■ WRITTEN INSTRUCTION ■
Render every line of the records below as a JSON list of strings, one string per line, leaving out the blank lines.

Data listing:

::::::::

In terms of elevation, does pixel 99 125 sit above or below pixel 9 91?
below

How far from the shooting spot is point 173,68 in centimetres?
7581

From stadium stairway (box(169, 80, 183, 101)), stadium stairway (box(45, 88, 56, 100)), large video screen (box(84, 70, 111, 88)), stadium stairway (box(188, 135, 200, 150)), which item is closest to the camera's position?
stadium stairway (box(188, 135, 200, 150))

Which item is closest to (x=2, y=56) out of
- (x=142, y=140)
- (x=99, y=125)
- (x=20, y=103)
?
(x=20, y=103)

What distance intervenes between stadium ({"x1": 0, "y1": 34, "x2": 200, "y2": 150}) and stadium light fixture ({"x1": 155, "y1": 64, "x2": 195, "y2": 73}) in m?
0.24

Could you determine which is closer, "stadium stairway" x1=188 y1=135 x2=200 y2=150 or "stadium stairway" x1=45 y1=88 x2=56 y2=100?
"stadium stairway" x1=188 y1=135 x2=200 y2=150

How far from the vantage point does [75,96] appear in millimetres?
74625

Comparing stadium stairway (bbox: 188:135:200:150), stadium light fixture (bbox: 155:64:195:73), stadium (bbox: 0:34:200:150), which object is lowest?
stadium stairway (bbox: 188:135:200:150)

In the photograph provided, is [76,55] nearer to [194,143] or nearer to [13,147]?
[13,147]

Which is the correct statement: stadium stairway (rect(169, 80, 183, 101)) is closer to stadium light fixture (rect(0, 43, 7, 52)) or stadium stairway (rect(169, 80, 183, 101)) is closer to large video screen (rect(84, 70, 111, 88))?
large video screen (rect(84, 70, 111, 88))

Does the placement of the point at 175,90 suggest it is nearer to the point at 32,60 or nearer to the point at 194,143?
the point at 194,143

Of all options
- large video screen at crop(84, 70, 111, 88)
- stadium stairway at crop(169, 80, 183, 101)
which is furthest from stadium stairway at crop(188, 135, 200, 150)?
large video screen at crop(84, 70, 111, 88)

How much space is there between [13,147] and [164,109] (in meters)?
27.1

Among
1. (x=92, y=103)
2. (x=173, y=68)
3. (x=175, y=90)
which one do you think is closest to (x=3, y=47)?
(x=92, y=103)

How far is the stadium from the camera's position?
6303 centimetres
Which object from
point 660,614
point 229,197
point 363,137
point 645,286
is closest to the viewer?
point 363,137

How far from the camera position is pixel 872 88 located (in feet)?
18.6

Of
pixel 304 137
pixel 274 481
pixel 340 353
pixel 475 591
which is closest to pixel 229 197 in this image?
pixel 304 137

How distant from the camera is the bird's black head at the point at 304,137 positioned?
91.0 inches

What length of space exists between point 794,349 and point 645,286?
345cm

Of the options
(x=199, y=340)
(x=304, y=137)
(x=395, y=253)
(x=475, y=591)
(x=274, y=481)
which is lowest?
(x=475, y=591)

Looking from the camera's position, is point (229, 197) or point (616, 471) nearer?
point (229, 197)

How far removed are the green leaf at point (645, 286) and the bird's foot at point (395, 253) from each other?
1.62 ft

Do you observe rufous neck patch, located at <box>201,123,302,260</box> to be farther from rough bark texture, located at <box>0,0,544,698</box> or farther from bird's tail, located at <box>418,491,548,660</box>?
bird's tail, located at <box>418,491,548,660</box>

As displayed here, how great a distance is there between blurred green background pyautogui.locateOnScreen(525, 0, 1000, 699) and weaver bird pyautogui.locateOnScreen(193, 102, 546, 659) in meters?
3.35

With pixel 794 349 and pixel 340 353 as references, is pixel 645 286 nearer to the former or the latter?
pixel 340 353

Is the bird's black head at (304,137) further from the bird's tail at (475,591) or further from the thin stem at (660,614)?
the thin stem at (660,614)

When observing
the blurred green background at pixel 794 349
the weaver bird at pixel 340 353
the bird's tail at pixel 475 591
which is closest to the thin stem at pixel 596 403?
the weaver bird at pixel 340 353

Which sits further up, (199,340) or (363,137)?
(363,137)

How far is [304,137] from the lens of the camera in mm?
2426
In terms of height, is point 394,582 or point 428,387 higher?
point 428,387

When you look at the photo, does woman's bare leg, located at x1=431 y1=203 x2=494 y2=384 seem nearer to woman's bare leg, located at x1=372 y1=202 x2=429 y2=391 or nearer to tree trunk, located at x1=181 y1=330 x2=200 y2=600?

::::::::

■ THE RESPONSE ■
[
  "In terms of elevation, does pixel 99 125 sit above or below pixel 9 91?",
  "below",
  "How far from the shooting spot is point 173,68 in centimetres?",
  "7581",
  "From stadium stairway (box(169, 80, 183, 101)), stadium stairway (box(45, 88, 56, 100)), large video screen (box(84, 70, 111, 88)), stadium stairway (box(188, 135, 200, 150)), which item is closest to the camera's position?",
  "stadium stairway (box(188, 135, 200, 150))",
  "Which item is closest to (x=2, y=56) out of",
  "- (x=142, y=140)",
  "- (x=99, y=125)",
  "- (x=20, y=103)",
  "?",
  "(x=20, y=103)",
  "What distance intervenes between stadium ({\"x1\": 0, \"y1\": 34, \"x2\": 200, \"y2\": 150}) and stadium light fixture ({\"x1\": 155, \"y1\": 64, \"x2\": 195, \"y2\": 73}) in m?",
  "0.24",
  "Could you determine which is closer, \"stadium stairway\" x1=188 y1=135 x2=200 y2=150 or \"stadium stairway\" x1=45 y1=88 x2=56 y2=100?",
  "\"stadium stairway\" x1=188 y1=135 x2=200 y2=150",
  "How far from the vantage point does [75,96] appear in millimetres?",
  "74625",
  "Comparing stadium stairway (bbox: 188:135:200:150), stadium light fixture (bbox: 155:64:195:73), stadium (bbox: 0:34:200:150), which object is lowest?",
  "stadium stairway (bbox: 188:135:200:150)",
  "In the photograph provided, is [76,55] nearer to [194,143] or nearer to [13,147]?",
  "[13,147]",
  "Which is the correct statement: stadium stairway (rect(169, 80, 183, 101)) is closer to stadium light fixture (rect(0, 43, 7, 52)) or stadium stairway (rect(169, 80, 183, 101)) is closer to large video screen (rect(84, 70, 111, 88))?",
  "large video screen (rect(84, 70, 111, 88))",
  "Does the placement of the point at 175,90 suggest it is nearer to the point at 32,60 or nearer to the point at 194,143?",
  "the point at 194,143",
  "Of all options",
  "- large video screen at crop(84, 70, 111, 88)",
  "- stadium stairway at crop(169, 80, 183, 101)",
  "which is furthest from stadium stairway at crop(188, 135, 200, 150)?",
  "large video screen at crop(84, 70, 111, 88)",
  "How much space is there between [13,147] and [164,109] (in meters)?",
  "27.1",
  "Among",
  "1. (x=92, y=103)",
  "2. (x=173, y=68)",
  "3. (x=175, y=90)",
  "which one do you think is closest to (x=3, y=47)?",
  "(x=92, y=103)",
  "How far is the stadium from the camera's position?",
  "6303 centimetres",
  "Which object from",
  "point 660,614",
  "point 229,197",
  "point 363,137",
  "point 645,286",
  "is closest to the viewer?",
  "point 363,137",
  "How far from the camera position is pixel 872 88 located (in feet)?",
  "18.6",
  "Of",
  "pixel 304 137",
  "pixel 274 481",
  "pixel 340 353",
  "pixel 475 591",
  "which is closest to pixel 229 197 in this image?",
  "pixel 304 137",
  "How distant from the camera is the bird's black head at the point at 304,137 positioned?",
  "91.0 inches",
  "What length of space exists between point 794,349 and point 645,286?",
  "345cm",
  "Of the options",
  "(x=199, y=340)",
  "(x=304, y=137)",
  "(x=395, y=253)",
  "(x=475, y=591)",
  "(x=274, y=481)",
  "which is lowest?",
  "(x=475, y=591)",
  "Looking from the camera's position, is point (229, 197) or point (616, 471) nearer?",
  "point (229, 197)",
  "How far removed are the green leaf at point (645, 286) and the bird's foot at point (395, 253) from each other?",
  "1.62 ft",
  "Do you observe rufous neck patch, located at <box>201,123,302,260</box> to be farther from rough bark texture, located at <box>0,0,544,698</box> or farther from bird's tail, located at <box>418,491,548,660</box>?",
  "bird's tail, located at <box>418,491,548,660</box>",
  "As displayed here, how great a distance is there between blurred green background pyautogui.locateOnScreen(525, 0, 1000, 699) and weaver bird pyautogui.locateOnScreen(193, 102, 546, 659) in meters?",
  "3.35",
  "With pixel 794 349 and pixel 340 353 as references, is pixel 645 286 nearer to the former or the latter?",
  "pixel 340 353",
  "Is the bird's black head at (304,137) further from the bird's tail at (475,591) or further from the thin stem at (660,614)?",
  "the thin stem at (660,614)",
  "When observing",
  "the blurred green background at pixel 794 349",
  "the weaver bird at pixel 340 353",
  "the bird's tail at pixel 475 591",
  "which is closest to the thin stem at pixel 596 403?",
  "the weaver bird at pixel 340 353",
  "Which sits further up, (199,340) or (363,137)?",
  "(363,137)",
  "How far is [304,137] from the lens of the camera in mm?",
  "2426",
  "In terms of height, is point 394,582 or point 428,387 higher?",
  "point 428,387",
  "When you look at the photo, does woman's bare leg, located at x1=431 y1=203 x2=494 y2=384 seem nearer to woman's bare leg, located at x1=372 y1=202 x2=429 y2=391 or nearer to tree trunk, located at x1=181 y1=330 x2=200 y2=600?"
]